#### The problem:
Copy out every row below, renaming "small boat" to "rowboat" wherever it occurs and leaving everything else unchanged.

***** Input records *****

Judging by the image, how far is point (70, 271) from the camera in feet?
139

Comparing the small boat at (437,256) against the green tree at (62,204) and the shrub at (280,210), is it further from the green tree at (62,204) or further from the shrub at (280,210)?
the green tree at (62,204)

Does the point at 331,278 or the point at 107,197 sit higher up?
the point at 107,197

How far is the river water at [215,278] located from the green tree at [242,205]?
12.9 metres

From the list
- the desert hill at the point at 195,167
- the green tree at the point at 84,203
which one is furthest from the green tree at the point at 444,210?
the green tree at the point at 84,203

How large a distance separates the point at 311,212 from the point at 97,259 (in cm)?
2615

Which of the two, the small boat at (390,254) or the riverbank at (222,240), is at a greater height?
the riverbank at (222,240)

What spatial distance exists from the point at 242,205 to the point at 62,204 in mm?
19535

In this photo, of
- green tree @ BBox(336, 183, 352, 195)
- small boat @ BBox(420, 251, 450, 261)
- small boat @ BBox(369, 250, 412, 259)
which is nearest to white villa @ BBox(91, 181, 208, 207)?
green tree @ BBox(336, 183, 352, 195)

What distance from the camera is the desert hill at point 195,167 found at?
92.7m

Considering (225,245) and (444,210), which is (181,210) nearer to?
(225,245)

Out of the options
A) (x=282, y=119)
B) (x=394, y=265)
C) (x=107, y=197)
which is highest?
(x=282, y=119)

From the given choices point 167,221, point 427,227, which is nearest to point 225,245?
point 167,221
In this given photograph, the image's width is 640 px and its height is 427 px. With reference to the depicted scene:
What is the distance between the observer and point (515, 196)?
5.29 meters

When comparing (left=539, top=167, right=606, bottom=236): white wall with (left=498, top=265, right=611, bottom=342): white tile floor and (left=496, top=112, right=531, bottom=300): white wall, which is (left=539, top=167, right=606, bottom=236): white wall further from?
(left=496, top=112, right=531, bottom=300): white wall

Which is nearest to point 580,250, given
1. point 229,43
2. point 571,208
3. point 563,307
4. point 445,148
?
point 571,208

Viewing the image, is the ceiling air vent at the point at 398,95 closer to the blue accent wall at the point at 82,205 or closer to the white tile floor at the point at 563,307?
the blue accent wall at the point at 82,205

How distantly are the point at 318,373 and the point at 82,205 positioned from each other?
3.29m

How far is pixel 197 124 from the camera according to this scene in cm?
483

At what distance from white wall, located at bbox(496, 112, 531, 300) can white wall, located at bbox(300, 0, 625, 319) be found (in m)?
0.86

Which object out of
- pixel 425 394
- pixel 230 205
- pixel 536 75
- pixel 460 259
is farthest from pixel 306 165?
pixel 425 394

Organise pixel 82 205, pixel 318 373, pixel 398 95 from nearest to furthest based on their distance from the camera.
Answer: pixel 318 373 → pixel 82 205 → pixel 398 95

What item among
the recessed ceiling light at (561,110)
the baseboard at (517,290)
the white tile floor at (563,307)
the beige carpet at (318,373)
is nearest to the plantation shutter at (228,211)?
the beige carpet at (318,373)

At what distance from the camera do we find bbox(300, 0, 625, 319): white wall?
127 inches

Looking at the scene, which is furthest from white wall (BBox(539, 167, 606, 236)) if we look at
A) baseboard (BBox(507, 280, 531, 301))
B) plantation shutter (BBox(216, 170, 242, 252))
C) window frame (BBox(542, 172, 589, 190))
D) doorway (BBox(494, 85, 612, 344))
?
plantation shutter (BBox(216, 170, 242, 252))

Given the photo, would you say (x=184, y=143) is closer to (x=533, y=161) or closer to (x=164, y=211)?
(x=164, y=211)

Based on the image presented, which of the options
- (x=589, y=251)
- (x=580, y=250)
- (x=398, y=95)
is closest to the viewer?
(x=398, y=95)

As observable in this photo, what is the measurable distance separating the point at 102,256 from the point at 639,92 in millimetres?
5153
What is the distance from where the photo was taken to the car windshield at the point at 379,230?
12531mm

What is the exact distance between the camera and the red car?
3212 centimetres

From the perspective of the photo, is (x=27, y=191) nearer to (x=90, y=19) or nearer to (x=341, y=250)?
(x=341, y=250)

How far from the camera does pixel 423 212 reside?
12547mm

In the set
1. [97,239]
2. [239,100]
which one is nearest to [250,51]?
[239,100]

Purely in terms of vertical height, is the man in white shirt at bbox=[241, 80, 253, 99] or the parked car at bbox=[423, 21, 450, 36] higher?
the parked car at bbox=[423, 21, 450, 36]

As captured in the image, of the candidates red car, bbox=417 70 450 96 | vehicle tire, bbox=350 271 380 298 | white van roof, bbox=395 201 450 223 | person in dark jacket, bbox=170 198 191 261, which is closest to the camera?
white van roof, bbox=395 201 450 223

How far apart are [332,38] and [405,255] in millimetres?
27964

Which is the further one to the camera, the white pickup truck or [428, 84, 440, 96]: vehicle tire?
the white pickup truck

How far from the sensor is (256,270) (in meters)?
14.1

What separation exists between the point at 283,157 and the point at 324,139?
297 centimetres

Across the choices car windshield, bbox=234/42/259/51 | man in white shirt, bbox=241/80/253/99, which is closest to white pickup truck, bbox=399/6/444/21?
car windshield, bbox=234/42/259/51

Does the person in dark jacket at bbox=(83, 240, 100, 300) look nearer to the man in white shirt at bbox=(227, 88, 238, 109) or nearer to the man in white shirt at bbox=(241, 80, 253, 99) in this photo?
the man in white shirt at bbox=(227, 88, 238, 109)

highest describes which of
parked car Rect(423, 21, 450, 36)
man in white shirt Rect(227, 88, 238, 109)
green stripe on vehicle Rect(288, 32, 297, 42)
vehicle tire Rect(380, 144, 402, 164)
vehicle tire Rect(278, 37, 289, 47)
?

*****

#### Written solution:
Judging by the image, how far is point (70, 271) from the camera in feet?
139

Comparing the rowboat at (437,256) against the green tree at (62,204) and the shrub at (280,210), is it further from the green tree at (62,204) or further from the shrub at (280,210)?
the green tree at (62,204)

Does the point at 331,278 or the point at 107,197 sit higher up?
the point at 107,197

How far is the river water at [215,278] located from the green tree at [242,205]?
12.9 metres

From the list
- the desert hill at the point at 195,167
- the green tree at the point at 84,203
which one is furthest from the green tree at the point at 444,210?
the green tree at the point at 84,203

How large a distance separates the point at 311,212 from the point at 97,259 (in cm)?
2615

Which of the two, the rowboat at (390,254) or the riverbank at (222,240), is at a greater height?
the riverbank at (222,240)

What spatial distance exists from the point at 242,205 to the point at 62,204 in mm?
19535

In this photo, of
- green tree @ BBox(336, 183, 352, 195)
- rowboat @ BBox(420, 251, 450, 261)
- rowboat @ BBox(369, 250, 412, 259)
which is nearest to white villa @ BBox(91, 181, 208, 207)?
green tree @ BBox(336, 183, 352, 195)

What distance from the camera is the desert hill at point 195,167 found at?
92.7m

Considering (225,245) and (444,210), which is (181,210) nearer to?
(225,245)

Out of the options
A) (x=282, y=119)
B) (x=394, y=265)
C) (x=107, y=197)
which is highest?
(x=282, y=119)

From the given choices point 167,221, point 427,227, which is nearest to point 225,245?
point 167,221
In this given photograph, the image's width is 640 px and its height is 427 px. With reference to the depicted scene:
What is the distance between the observer and point (515, 196)?
5.29 meters

When comparing (left=539, top=167, right=606, bottom=236): white wall with (left=498, top=265, right=611, bottom=342): white tile floor and (left=496, top=112, right=531, bottom=300): white wall, which is (left=539, top=167, right=606, bottom=236): white wall further from?
(left=496, top=112, right=531, bottom=300): white wall

Which is nearest to point 580,250, given
1. point 229,43
2. point 571,208
3. point 563,307
4. point 445,148
?
point 571,208

Viewing the image, is the ceiling air vent at the point at 398,95 closer to the blue accent wall at the point at 82,205 or closer to the white tile floor at the point at 563,307?
the blue accent wall at the point at 82,205

How distantly are the point at 318,373 and the point at 82,205 positioned from each other?
3.29m

How far is pixel 197 124 from the camera according to this scene in cm?
483

At what distance from white wall, located at bbox(496, 112, 531, 300) can white wall, located at bbox(300, 0, 625, 319) be found (in m)?
0.86

Which object out of
- pixel 425 394
- pixel 230 205
- pixel 536 75
- pixel 460 259
is farthest from pixel 306 165?
pixel 425 394

Organise pixel 82 205, pixel 318 373, pixel 398 95 from nearest to furthest based on their distance from the camera.
Answer: pixel 318 373 → pixel 82 205 → pixel 398 95

What item among
the recessed ceiling light at (561,110)
the baseboard at (517,290)
the white tile floor at (563,307)
the beige carpet at (318,373)
is nearest to the plantation shutter at (228,211)?
the beige carpet at (318,373)

At what distance from the camera do we find bbox(300, 0, 625, 319): white wall?
127 inches

Looking at the scene, which is furthest from white wall (BBox(539, 167, 606, 236)) if we look at
A) baseboard (BBox(507, 280, 531, 301))
B) plantation shutter (BBox(216, 170, 242, 252))
C) window frame (BBox(542, 172, 589, 190))
D) doorway (BBox(494, 85, 612, 344))
?
plantation shutter (BBox(216, 170, 242, 252))

Given the photo, would you say (x=184, y=143) is closer to (x=533, y=161) or closer to (x=164, y=211)?
(x=164, y=211)

Based on the image presented, which of the options
- (x=589, y=251)
- (x=580, y=250)
- (x=398, y=95)
is closest to the viewer?
(x=398, y=95)

As observable in this photo, what is the measurable distance separating the point at 102,256 from the point at 639,92 in millimetres?
5153
What is the distance from where the photo was taken to the car windshield at the point at 379,230?
12531mm

What is the exact distance between the camera and the red car?
3212 centimetres

From the perspective of the photo, is (x=27, y=191) nearer to (x=90, y=19) or nearer to (x=341, y=250)?
(x=341, y=250)

How far from the camera does pixel 423 212 reside?
12547mm

In the set
1. [97,239]
2. [239,100]
which one is nearest to [250,51]?
[239,100]

Purely in terms of vertical height, is the man in white shirt at bbox=[241, 80, 253, 99] or the parked car at bbox=[423, 21, 450, 36] higher?
the parked car at bbox=[423, 21, 450, 36]

As captured in the image, of the candidates red car, bbox=417 70 450 96 | vehicle tire, bbox=350 271 380 298 | white van roof, bbox=395 201 450 223 | person in dark jacket, bbox=170 198 191 261, which is closest to the camera?
white van roof, bbox=395 201 450 223

How far apart are [332,38] and [405,255] in millimetres?
27964

Which is the further one to the camera, the white pickup truck or [428, 84, 440, 96]: vehicle tire?
the white pickup truck

How far from the sensor is (256,270) (in meters)?
14.1

What separation exists between the point at 283,157 and the point at 324,139?
297 centimetres

Across the choices car windshield, bbox=234/42/259/51 | man in white shirt, bbox=241/80/253/99, which is closest to white pickup truck, bbox=399/6/444/21?
car windshield, bbox=234/42/259/51

Does the person in dark jacket at bbox=(83, 240, 100, 300) look nearer to the man in white shirt at bbox=(227, 88, 238, 109) or nearer to the man in white shirt at bbox=(241, 80, 253, 99) in this photo?
the man in white shirt at bbox=(227, 88, 238, 109)

highest describes which of
parked car Rect(423, 21, 450, 36)
man in white shirt Rect(227, 88, 238, 109)
green stripe on vehicle Rect(288, 32, 297, 42)
vehicle tire Rect(380, 144, 402, 164)
vehicle tire Rect(278, 37, 289, 47)
?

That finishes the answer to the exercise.